─── Information supplied ───
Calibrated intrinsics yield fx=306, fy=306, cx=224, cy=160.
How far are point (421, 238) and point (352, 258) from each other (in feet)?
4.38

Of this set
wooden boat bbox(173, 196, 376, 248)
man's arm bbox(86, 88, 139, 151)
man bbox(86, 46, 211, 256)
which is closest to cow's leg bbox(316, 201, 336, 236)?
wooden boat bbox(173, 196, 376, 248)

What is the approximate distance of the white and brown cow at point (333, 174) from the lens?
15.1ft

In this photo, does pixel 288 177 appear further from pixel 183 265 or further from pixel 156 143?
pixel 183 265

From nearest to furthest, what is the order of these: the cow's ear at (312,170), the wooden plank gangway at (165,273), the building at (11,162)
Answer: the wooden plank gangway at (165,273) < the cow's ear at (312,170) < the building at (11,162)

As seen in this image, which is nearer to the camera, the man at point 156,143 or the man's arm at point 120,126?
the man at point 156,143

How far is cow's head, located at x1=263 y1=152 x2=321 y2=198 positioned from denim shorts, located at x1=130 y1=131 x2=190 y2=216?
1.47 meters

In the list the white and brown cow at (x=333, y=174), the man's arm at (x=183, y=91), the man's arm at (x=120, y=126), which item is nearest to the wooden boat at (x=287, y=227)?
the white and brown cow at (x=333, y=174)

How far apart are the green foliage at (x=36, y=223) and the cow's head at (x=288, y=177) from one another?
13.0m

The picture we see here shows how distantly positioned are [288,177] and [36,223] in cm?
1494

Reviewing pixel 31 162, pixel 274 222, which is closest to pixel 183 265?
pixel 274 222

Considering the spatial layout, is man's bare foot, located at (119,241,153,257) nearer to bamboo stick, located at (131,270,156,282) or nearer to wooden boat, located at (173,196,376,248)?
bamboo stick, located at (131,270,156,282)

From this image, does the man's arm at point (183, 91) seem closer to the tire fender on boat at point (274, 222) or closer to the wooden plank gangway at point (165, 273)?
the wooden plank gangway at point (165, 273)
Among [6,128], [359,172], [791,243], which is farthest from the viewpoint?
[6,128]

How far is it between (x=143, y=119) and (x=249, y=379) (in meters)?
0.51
───
Turn all the lines above into a Markdown table with two columns, Row and Line. Number each line in the Row column and skip the blank ones.

| Row | Line |
|---|---|
| 1 | Calibrated intrinsics yield fx=306, fy=306, cx=224, cy=160. |
| 2 | How far are point (421, 238) and point (352, 258) from each other (in feet)? |
| 3 | 4.38 |
| 4 | Of this set |
| 5 | wooden boat bbox(173, 196, 376, 248) |
| 6 | man's arm bbox(86, 88, 139, 151) |
| 7 | man bbox(86, 46, 211, 256) |
| 8 | which is closest to cow's leg bbox(316, 201, 336, 236)? |
| 9 | wooden boat bbox(173, 196, 376, 248) |
| 10 | What is the approximate distance of the white and brown cow at point (333, 174) from the lens? |
| 11 | 15.1ft |
| 12 | In this photo, does pixel 288 177 appear further from pixel 183 265 or further from pixel 156 143? |
| 13 | pixel 183 265 |
| 14 | From nearest to furthest, what is the order of these: the cow's ear at (312,170), the wooden plank gangway at (165,273), the building at (11,162) |
| 15 | Answer: the wooden plank gangway at (165,273) < the cow's ear at (312,170) < the building at (11,162) |
| 16 | As seen in this image, which is nearer to the camera, the man at point 156,143 or the man's arm at point 120,126? |
| 17 | the man at point 156,143 |
| 18 | How far is cow's head, located at x1=263 y1=152 x2=321 y2=198 positioned from denim shorts, located at x1=130 y1=131 x2=190 y2=216? |
| 19 | 1.47 meters |
| 20 | In the list the white and brown cow at (x=333, y=174), the man's arm at (x=183, y=91), the man's arm at (x=120, y=126), which item is nearest to the wooden boat at (x=287, y=227)? |
| 21 | the white and brown cow at (x=333, y=174) |
| 22 | How far apart are the green foliage at (x=36, y=223) and the cow's head at (x=288, y=177) from one another? |
| 23 | 13.0m |
| 24 | The picture we see here shows how distantly positioned are [288,177] and [36,223] in cm? |
| 25 | 1494 |
| 26 | Reviewing pixel 31 162, pixel 274 222, which is closest to pixel 183 265? |
| 27 | pixel 274 222 |
| 28 | Considering the spatial layout, is man's bare foot, located at (119,241,153,257) nearer to bamboo stick, located at (131,270,156,282) or nearer to wooden boat, located at (173,196,376,248)? |
| 29 | bamboo stick, located at (131,270,156,282) |
| 30 | From this image, does the man's arm at point (183, 91) seem closer to the tire fender on boat at point (274, 222) or closer to the wooden plank gangway at point (165, 273)? |
| 31 | the wooden plank gangway at point (165, 273) |
| 32 | Among [6,128], [359,172], [791,243], which is farthest from the viewpoint? |
| 33 | [6,128] |
| 34 | How far is it between (x=143, y=119) and (x=249, y=379) (in meters)? |
| 35 | 0.51 |